─── Exercise materials
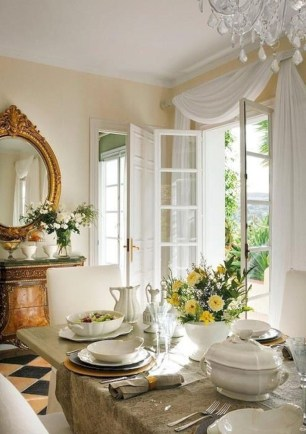 Fancy french country dining room table decor ideas 39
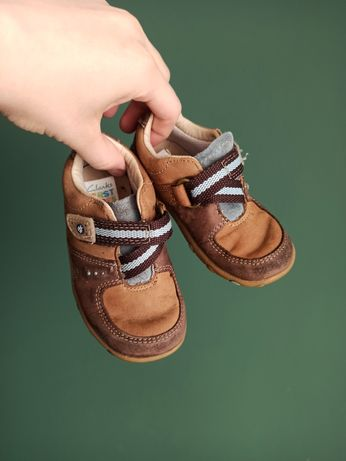Clarks first shoes 22 skorzane półbuty wsuwane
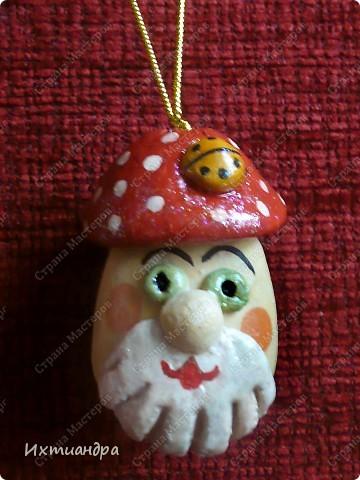 Весёлый мухомор! )) (кашпо для кактусов декорировано оракалом - самоклеющейся плёнкой) http://stranamasterov.ru/node/250377 фото 2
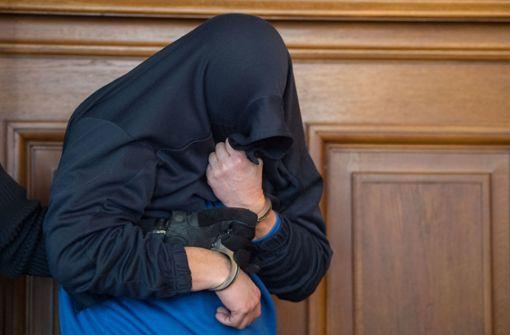 Angeklagter gesteht, eigenen Sohn erschossen zu haben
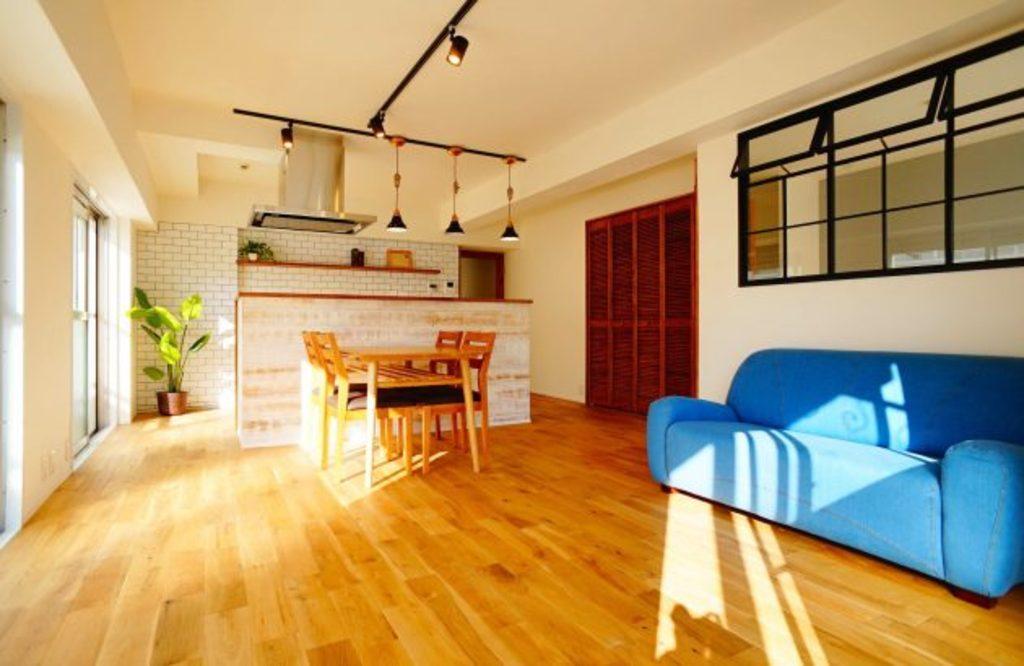 アイランドキッチンが印象的なLDK。無垢のドアやアイアンの室内窓など、本物の素材をふんだんに使用した空間です。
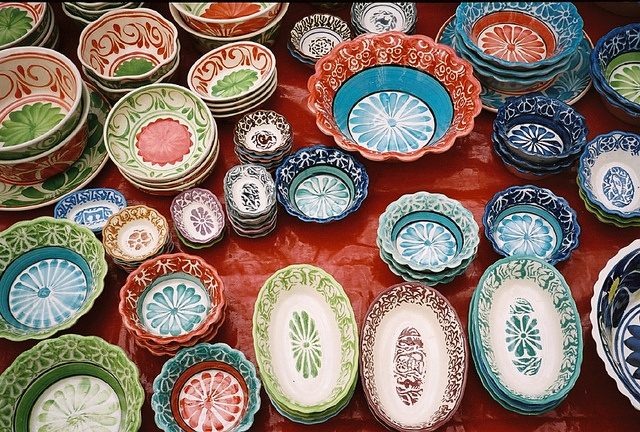 Dishware, love the colors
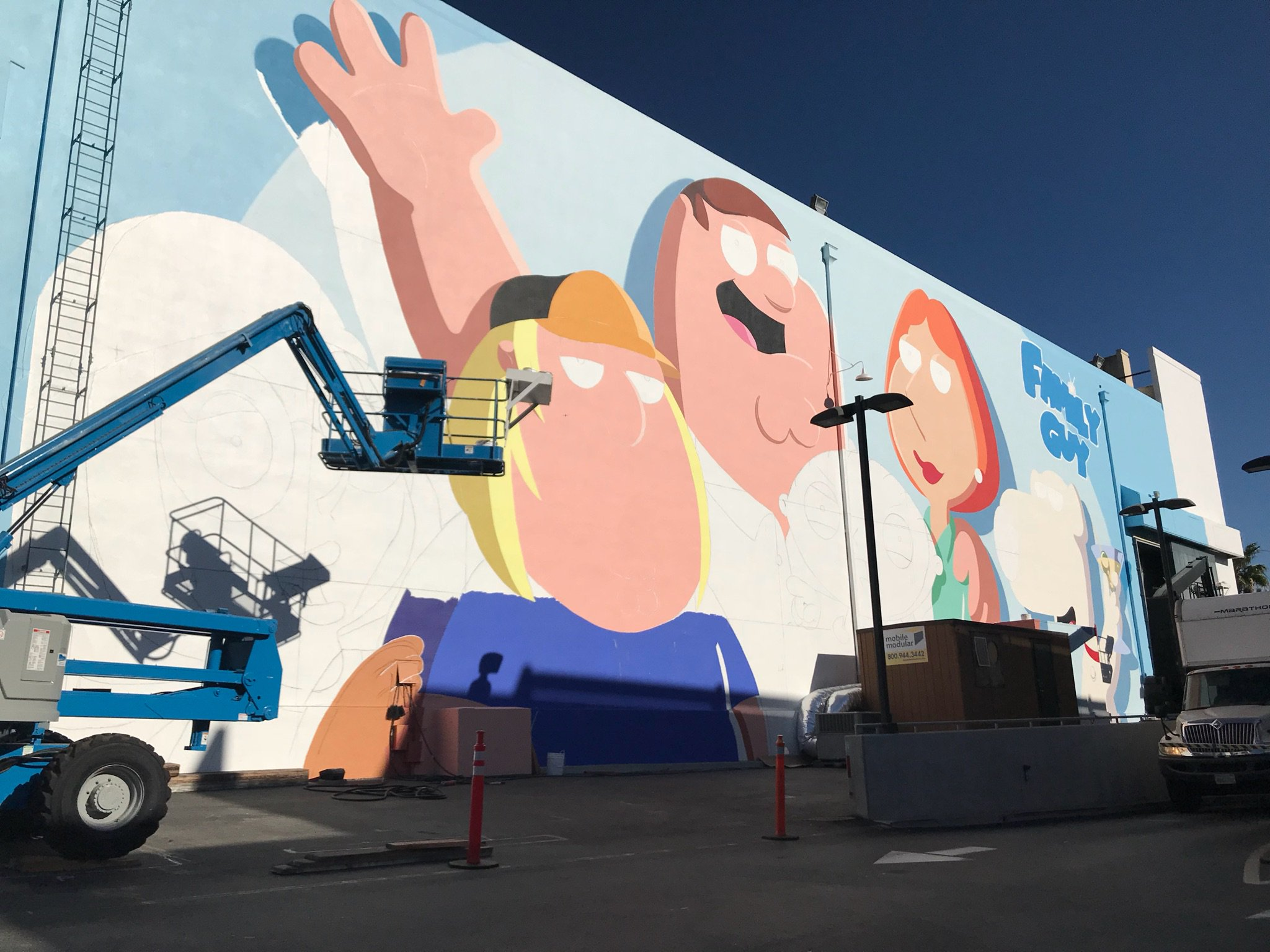 Finally gettin our mural on the Fox lot https://t.co/qQVaiurjpK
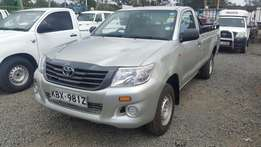 Toyota hilux pickup 2wd 2500cc diesel 2013 in exemplary good condition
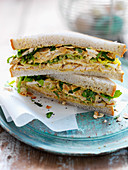 Sandwich mit Coronation Chicken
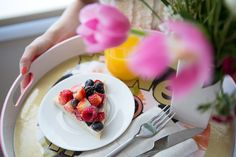 Fruit pizza! Mascarpone topped with berries! Sounds yummy! From Giada de Laurentiis.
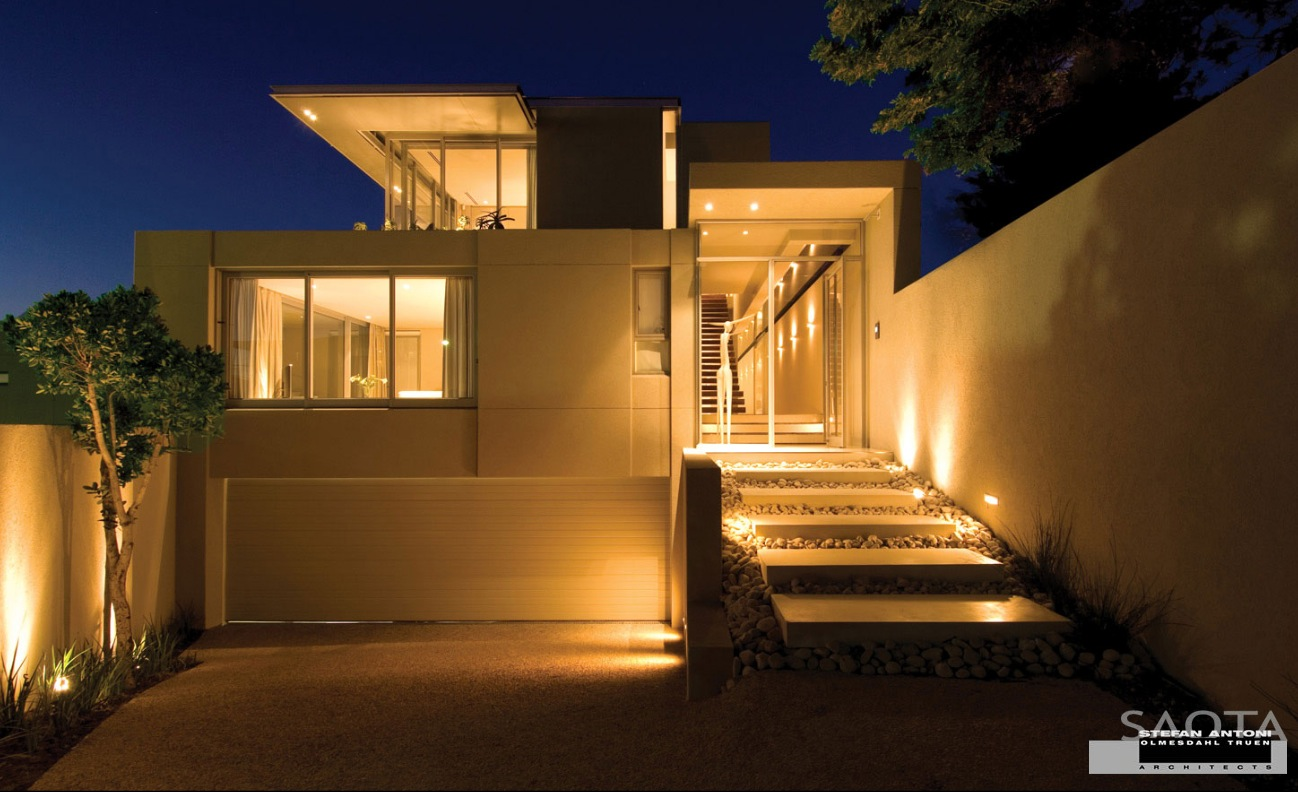 House exterior lighting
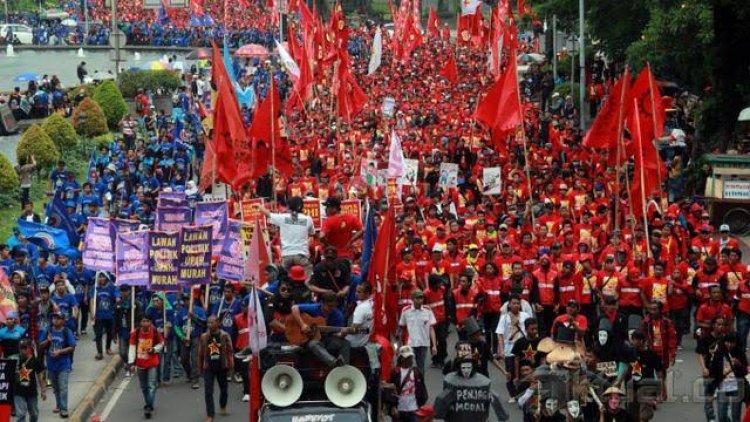 Aksi Unjuk Rasa, Buruh Tagih THR dan Minta Cabut UU Ciptaker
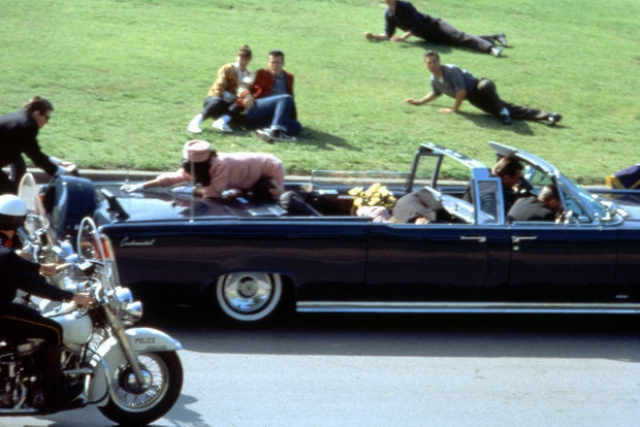 На самом деле, это кадр из документального фильма-реконструкции об убийстве президента.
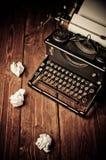 Uitstekende schrijfmachine en een leeg blad van document Royalty-vrije Stock Foto's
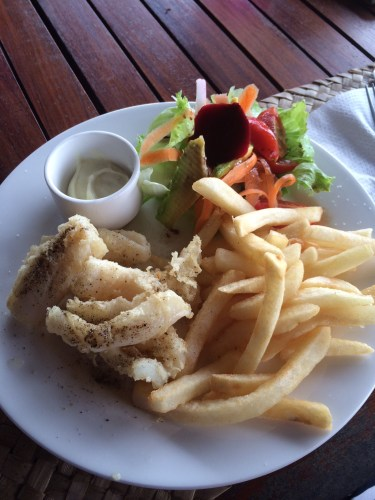 Salt & Pepper Calamari with Salad and Chips:  1,500 vt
──────
> _Work task_
If a line falls between the first line of the records above and the line containing "Finally gettin our", inclusive, retype it exactly; leave pictures out.

> _Response to the task_
 Fancy french country dining room table decor ideas 39
Clarks first shoes 22 skorzane półbuty wsuwane
 Весёлый мухомор! )) (кашпо для кактусов декорировано оракалом - самоклеющейся плёнкой) http://stranamasterov.ru/node/250377 фото 2
 Angeklagter gesteht, eigenen Sohn erschossen zu haben
 アイランドキッチンが印象的なLDK。無垢のドアやアイアンの室内窓など、本物の素材をふんだんに使用した空間です。
 Dishware, love the colors
 Finally gettin our mural on the Fox lot https://t.co/qQVaiurjpK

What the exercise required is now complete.